# [Exercise details]
From the listing below, extract every line containing "saline".

#### Given records ####

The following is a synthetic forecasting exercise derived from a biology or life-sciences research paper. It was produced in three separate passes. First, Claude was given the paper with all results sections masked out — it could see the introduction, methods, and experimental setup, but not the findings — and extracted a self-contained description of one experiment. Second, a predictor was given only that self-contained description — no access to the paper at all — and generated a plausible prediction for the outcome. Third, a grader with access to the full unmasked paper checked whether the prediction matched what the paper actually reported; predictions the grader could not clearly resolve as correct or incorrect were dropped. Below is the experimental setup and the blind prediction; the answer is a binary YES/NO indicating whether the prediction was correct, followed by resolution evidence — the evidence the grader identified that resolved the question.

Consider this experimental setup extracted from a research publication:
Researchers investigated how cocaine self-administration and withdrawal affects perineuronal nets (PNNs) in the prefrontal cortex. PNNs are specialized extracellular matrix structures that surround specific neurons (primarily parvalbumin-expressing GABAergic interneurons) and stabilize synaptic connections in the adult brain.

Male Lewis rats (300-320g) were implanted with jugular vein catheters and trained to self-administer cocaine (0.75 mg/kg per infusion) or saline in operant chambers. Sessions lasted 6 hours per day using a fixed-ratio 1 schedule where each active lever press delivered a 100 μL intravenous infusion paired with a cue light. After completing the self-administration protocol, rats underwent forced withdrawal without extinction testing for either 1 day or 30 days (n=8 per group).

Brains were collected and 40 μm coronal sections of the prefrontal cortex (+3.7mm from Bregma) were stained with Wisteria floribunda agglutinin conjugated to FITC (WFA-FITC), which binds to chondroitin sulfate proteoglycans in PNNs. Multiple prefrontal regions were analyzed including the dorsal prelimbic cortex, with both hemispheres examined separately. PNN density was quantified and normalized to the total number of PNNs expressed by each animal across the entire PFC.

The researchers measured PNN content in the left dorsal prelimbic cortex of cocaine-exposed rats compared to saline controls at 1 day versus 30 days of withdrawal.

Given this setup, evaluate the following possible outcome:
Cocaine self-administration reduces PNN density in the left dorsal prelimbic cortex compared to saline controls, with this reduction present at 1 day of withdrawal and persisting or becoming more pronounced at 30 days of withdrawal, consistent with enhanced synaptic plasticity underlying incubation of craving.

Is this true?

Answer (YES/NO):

####

# [Output for this exercise]
Male Lewis rats (300-320g) were implanted with jugular vein catheters and trained to self-administer cocaine (0.75 mg/kg per infusion) or saline in operant chambers. Sessions lasted 6 hours per day using a fixed-ratio 1 schedule where each active lever press delivered a 100 μL intravenous infusion paired with a cue light. After completing the self-administration protocol, rats underwent forced withdrawal without extinction testing for either 1 day or 30 days (n=8 per group).
The researchers measured PNN content in the left dorsal prelimbic cortex of cocaine-exposed rats compared to saline controls at 1 day versus 30 days of withdrawal.
Cocaine self-administration reduces PNN density in the left dorsal prelimbic cortex compared to saline controls, with this reduction present at 1 day of withdrawal and persisting or becoming more pronounced at 30 days of withdrawal, consistent with enhanced synaptic plasticity underlying incubation of craving.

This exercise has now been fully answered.